Padre Totleben approfondisce quali sono le ragioni che hanno portato alcuni a giudicare le poche parole del vicepresidente Vance contraddittorie con l’insegnamento evangelico; e questo punto è interessantissimo.
Padre Totleben spiega che esiste «un impulso egualitario di amare tutte le persone allo stesso modo, una tentazione di sostituire l’amore per le persone reali con la filantropia per l’umanità. Se amo tutti allo stesso modo, non amo nessuno in particolare. Una astrazione che è una tentazione tipicamente moderna».
L’ordo amoris stabilisce invece che l’amore si manifesta in relazioni interpersonali gerarchizzate, le quali ci insegnano che la carità comincia in casa e poi in circoli concentrici raggiunge tutte le altre persone.

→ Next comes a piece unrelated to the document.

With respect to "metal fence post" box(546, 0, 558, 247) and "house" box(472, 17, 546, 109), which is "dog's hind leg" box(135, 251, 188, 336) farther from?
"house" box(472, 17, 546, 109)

Conclude il teologo domenicano: «E’ la moderna affinità per l’egualitarismo che solleva sospetti sull’ordo amoris. Noi moderni pensiamo che l’equità implichi l’egualitarismo, che deve quindi caratterizzare l’azione divina. Da qui il presupposto che l’ordo amoris debba essere incompatibile con l’insegnamento di Gesù; ma tradizionalmente il cristianesimo non ha condiviso questo presupposto; piuttosto il contrario: la gerarchia caratterizza l’azione divina, perché la gerarchia indica l’ordine e l’ordine è il segno del saggio».